Given problem 1: Swap "transition period" for "grace period" in the Companies House reforms article, then write out everything from "There will be" down to "documents at Companies House.".
Given problem 2: How would the article on the Companies House reforms go on from where it stops? Continue it.

Text block:
^^^^^^^^^^^^^^^^
Company directors required to verify their identity through new Companies House reforms

Updated: Jan 24


In September 2022, the government introduced legislation with the aim of improving transparency over UK companies and other legal entities. This was following Russia’s invasion of Ukraine and within the intention of cracking down on Russian 'dirty money' washing through the UK.

The Economic Crime and Corporate Transparency Act received Royal Assent on 26 October 2023 will now affect all limited companies, large and small. If you deal with your own filing at Companies House, rather than using an accountant / solicitor etc, then you will be impacted more and will notice the changes personally.

It will affect you if you form new limited companies, deal with changes in appointment of directors, change in their personal details, like home address, update Companies House on changes in People with Significant Control (shareholders holding more than 25% of a company’s shares). Even with stable directors and shareholders, like most of our limited company clients, they will be affected.

There will be a transition period for existing directors and PSCs to verify their identity, and to comply with the new requirements. Once the rules are introduced, the first time a company may have to comply may be when it next files its annual Confirmation Statement at Companies House.

The main changes to be introduced at Companies House include identity verification for all new and existing company directors, People with Significant Control and those delivering documents to the registrar.

The Economic Crime and Corporate Transparency Act will introduce new identity verification requirements for all new and existing company directors, People with Significant Control and those who file documents at Companies House.

There are currently around 4.5 million companies registered in the UK. The Act will make it more difficult for fraudsters, directors and shareholders etc to show their appointment at Companies House on the public register.
^^^^^^^^^^^^^^^^
Records of spatial reasoning questions:
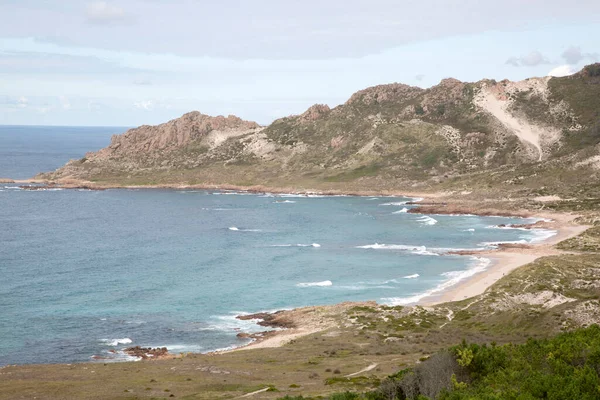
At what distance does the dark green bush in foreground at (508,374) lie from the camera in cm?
3162

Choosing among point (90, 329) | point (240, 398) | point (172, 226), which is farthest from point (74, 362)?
point (172, 226)

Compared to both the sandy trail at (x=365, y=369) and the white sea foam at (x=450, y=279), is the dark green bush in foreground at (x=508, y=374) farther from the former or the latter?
the white sea foam at (x=450, y=279)

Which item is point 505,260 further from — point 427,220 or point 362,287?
point 427,220

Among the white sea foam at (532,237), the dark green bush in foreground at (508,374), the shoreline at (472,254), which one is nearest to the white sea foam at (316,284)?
the shoreline at (472,254)

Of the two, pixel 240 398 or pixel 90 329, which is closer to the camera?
pixel 240 398

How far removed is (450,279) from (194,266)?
135ft

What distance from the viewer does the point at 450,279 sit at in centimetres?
9669

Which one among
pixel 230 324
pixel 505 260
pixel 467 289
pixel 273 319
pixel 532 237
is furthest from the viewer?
pixel 532 237

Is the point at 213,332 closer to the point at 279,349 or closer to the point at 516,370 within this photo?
the point at 279,349

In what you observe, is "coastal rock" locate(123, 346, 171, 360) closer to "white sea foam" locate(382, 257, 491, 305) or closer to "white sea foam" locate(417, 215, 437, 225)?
"white sea foam" locate(382, 257, 491, 305)

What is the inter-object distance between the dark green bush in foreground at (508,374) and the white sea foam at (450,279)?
42.6m

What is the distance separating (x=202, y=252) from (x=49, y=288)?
3524 cm

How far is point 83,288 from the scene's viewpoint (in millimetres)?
92438

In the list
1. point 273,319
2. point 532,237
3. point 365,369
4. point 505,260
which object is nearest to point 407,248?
point 505,260
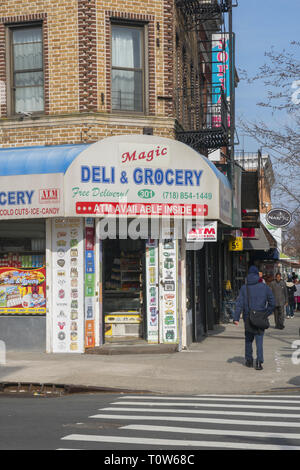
^^^^^^^^^^^^^^^^
Task response 1:
There will be a grace period for existing directors and PSCs to verify their identity, and to comply with the new requirements. Once the rules are introduced, the first time a company may have to comply may be when it next files its annual Confirmation Statement at Companies House.

The main changes to be introduced at Companies House include identity verification for all new and existing company directors, People with Significant Control and those delivering documents to the registrar.

The Economic Crime and Corporate Transparency Act will introduce new identity verification requirements for all new and existing company directors, People with Significant Control and those who file documents at Companies House.

Task response 2:
Companies House will become a more active gatekeeper over company creation and custodian of more reliable data.

We take a closer look at the new rules, especially the new director and People with Significant Control verification requirements. Secondary legislation, dealt with by minister, will define exact how the new rules will apply in practice. We are still waiting for the finer details.

Why the new legislation

The invasion of Ukraine has prompted the UK Government to bring forward legislation that will tighten up on anti-money laundering regulations. It is expected that this legislation will force more accountability for the large amount of unaccounted wealth and asset in the UK economy. Part of this is to improve the quality and authenticity of information filed at Companies House.

Companies House is a UK Government agency whose main function is to incorporate and dissolve limited companies; examine and store company information delivered under the Companies Act, like annual Accounts, details of directors, shareholders, and their addresses; and make this information available to the public.

The identity of individuals filed at Companies House, as director and main shareholders, was not required to be verified, which left the system open to abuse.

Companies House operated a filing only service. They had no powers to verify or challenge the information that they receive for filing on the public record. Unless there are technical issues with the filings, e.g. missing box information, missed tick boxes, incorrect legal wording on the annual Accounts then what is filed is accepted.

The legislation should stop abuse of the Companies House records. People have filed names of directors at Companies House like Donald Duck, Adolf Hitler Tooth Fairy and similar false entries in recent years.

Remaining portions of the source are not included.